The same idea once more. The first thing is to train your eye to see two pieces lined up with a single square between them, as Black's queen and knight are arranged in this case. White can’t get a pawn to e5 in one move, but he can do it with a two-step push: e3-e4 forces the bishop to move because the pawn is protected three times (count 'em). Now e4-e5 wins the knight after the queen moves; this time the rook on e1 provides the needed cover.
Black has no effective counterplay here, but as an exercise imagine the position with White’s pawn on h3 moved back to h2. Can something so subtle make a difference?
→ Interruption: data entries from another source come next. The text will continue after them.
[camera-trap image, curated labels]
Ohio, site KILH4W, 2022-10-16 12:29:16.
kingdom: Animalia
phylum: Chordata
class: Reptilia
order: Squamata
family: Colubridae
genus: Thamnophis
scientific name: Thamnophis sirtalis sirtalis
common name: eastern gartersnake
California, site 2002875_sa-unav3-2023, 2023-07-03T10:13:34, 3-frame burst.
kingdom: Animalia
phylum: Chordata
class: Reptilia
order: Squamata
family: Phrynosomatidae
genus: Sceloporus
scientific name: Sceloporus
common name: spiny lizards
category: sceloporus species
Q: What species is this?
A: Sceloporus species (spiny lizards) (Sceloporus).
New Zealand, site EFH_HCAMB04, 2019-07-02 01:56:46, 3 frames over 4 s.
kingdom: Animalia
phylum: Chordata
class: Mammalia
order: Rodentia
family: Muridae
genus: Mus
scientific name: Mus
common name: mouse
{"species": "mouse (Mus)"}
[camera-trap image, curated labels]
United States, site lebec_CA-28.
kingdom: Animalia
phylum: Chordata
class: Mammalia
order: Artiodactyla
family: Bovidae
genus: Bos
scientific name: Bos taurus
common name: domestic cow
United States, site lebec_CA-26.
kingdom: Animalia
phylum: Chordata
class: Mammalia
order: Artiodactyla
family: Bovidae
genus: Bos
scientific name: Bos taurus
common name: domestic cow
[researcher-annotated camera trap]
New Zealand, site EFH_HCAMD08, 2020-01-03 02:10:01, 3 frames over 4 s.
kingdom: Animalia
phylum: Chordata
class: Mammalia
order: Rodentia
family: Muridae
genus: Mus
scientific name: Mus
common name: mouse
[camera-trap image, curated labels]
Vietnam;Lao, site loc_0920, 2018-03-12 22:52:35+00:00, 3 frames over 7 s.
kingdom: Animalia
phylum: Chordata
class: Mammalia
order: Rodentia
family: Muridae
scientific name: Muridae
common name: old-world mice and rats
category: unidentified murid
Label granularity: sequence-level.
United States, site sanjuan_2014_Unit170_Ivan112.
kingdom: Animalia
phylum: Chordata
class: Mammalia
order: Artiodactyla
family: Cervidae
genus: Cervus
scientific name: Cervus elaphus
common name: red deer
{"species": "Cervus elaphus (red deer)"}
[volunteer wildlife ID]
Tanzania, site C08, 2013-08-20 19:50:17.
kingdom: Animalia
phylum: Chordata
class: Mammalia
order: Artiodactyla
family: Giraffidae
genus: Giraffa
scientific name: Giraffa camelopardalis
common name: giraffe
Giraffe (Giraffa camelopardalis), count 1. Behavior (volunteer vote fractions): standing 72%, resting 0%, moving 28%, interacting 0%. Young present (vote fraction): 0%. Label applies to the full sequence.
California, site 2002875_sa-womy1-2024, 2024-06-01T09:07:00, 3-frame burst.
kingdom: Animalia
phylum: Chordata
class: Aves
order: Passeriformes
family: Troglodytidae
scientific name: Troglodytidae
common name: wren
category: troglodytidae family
It does: for then after 1. e3-e4, Black has 1. …Ng4—threatening mate with Qxh2. The mate threat can be evaded in various ways (e.g., with 2. BxN, BxB; or with the simple 2. e4-e5, forcing Black’s queen to retreat), but now the forking threat is over because Black's knight has left f6.
There are a few lessons to take away from the variation just discussed. Again, especially when you are not operating with checks you have to ask what threats (particularly what checks and mate threats) your opponent might be able to make as an alternative to playing into your hands. In this case you would want to be especially wary of moves he can make by either of the pieces being threatened, and wary as well of threats against your king's position. If an enemy queen already is aimed at a square next to your king, as Black's is here, remember that your opponent may be able to create a mate threat by simply adding another attack against that square. Maybe the mate threat can be defused easily, but it will cost you time. Finally, you can treat this as a little study in the value of a well-placed pawn. In the position as actually diagrammed, the pawn on h3 is doing quite helpful work by keeping Black's f6 knight from jumping to g4. This is an important office of pawns: guarding squares where you don't want enemy knights planted.